Worth makes the point in this book that we rarely ever hear the stories of the desperately poor from this time period,  and they are so humbling. I am overwhelmingly grateful that such issues are no longer a part of our daily lives. I sped through this book in just a few days, I found it so fascinating and it just opened my eyes to how much people have suffered throughout history, even in times of peace.

Saturday, March 5, 2016

Call The Midwife

Author: Jennifer Worth
Pages: 319
Rating: PG-13 (There are a few chapters about a prostitute who ended up pregnant, and some of the descriptions of the prostitute life are quite graphic.)

Summary: In the 1950s, twenty-two-year-old Jenny Lee leaves her comfortable home to move into a convent and become a midwife in London's East End slums. While delivering babies all over the city, Jenny encounters a colorful cast of women—from the plucky, warm-hearted nuns with whom she lives, to the woman with twenty-four children who can't speak English, to the prostitutes of the city's seedier side.

My Thoughts: I've been totally addicted to the TV show on Netflix, and knowing it's based on a memoir, I decided to check it out. Guess what? This is just the first of THREE books! Which is awesome because when I finished it I was disappointed that it ended so soon! I found this book to be completely fascinating, especially because these midwives were pioneers in the work of taking care of pregnant women. It's amazing what they were able to do.

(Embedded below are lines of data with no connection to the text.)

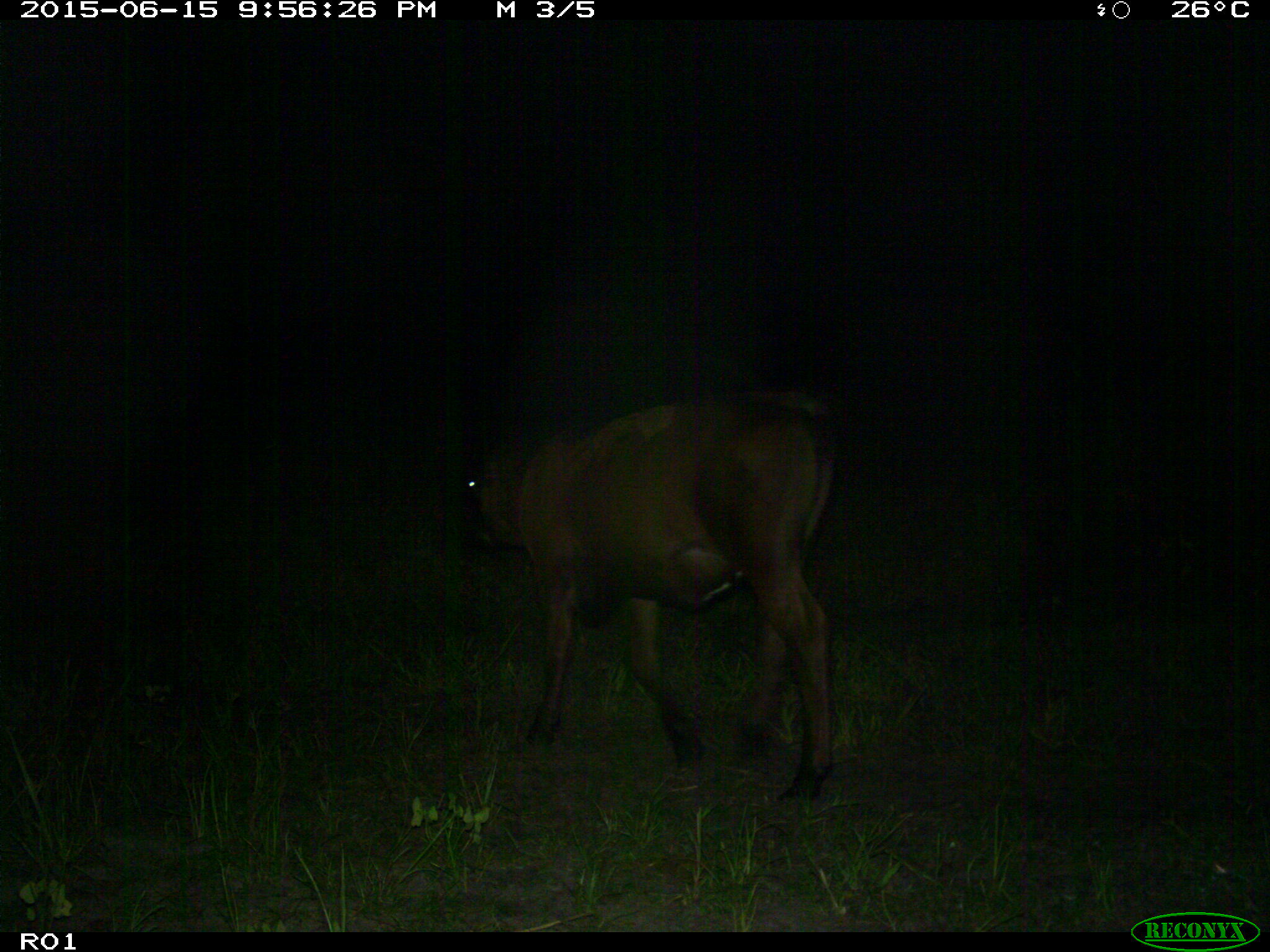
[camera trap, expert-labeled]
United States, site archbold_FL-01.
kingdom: Animalia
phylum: Chordata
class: Mammalia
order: Artiodactyla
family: Bovidae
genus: Bos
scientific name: Bos taurus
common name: domestic cow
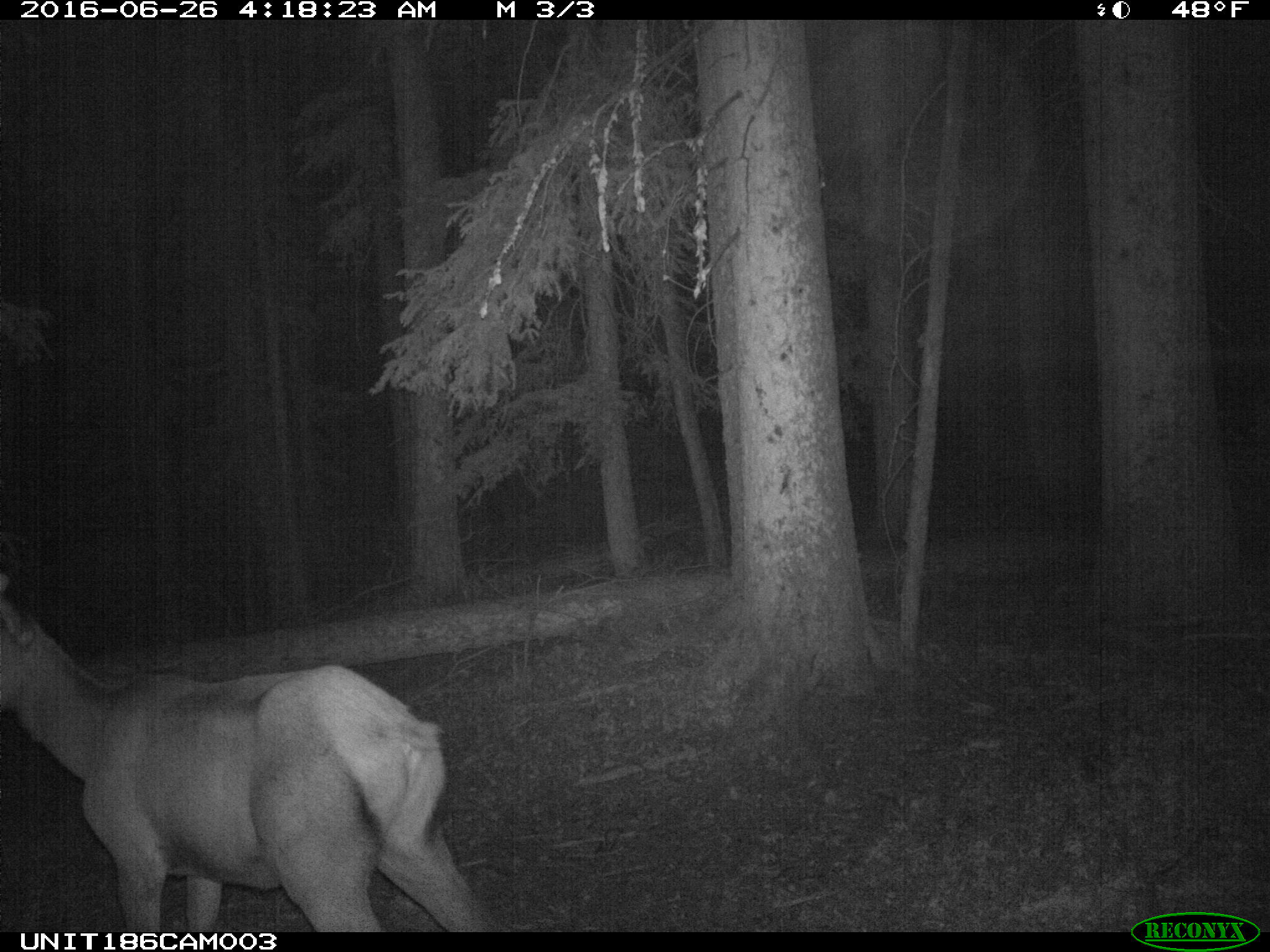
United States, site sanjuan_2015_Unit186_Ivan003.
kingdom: Animalia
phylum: Chordata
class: Mammalia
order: Artiodactyla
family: Cervidae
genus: Cervus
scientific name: Cervus elaphus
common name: red deer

Not all the stories are about babies and pregnant women and it's really interesting to read about some of the history of the area. I was particularly struck by the descriptions of the workhouses, which is where the desperately poor used to turn when they had no other choice. The workhouses were honestly not much better than Hitler's concentration camps. Families were separated and children usually died. Seriously so depressing.

If you've been watching the show, you'll recognize the majority of the stories, although some of them don't end quite as happily, which is a bummer. Reading it makes one grateful for all the advances in medicine and laws that we have today that make things even better for mothers.

Highly recommend this one, especially if you're already watching the show!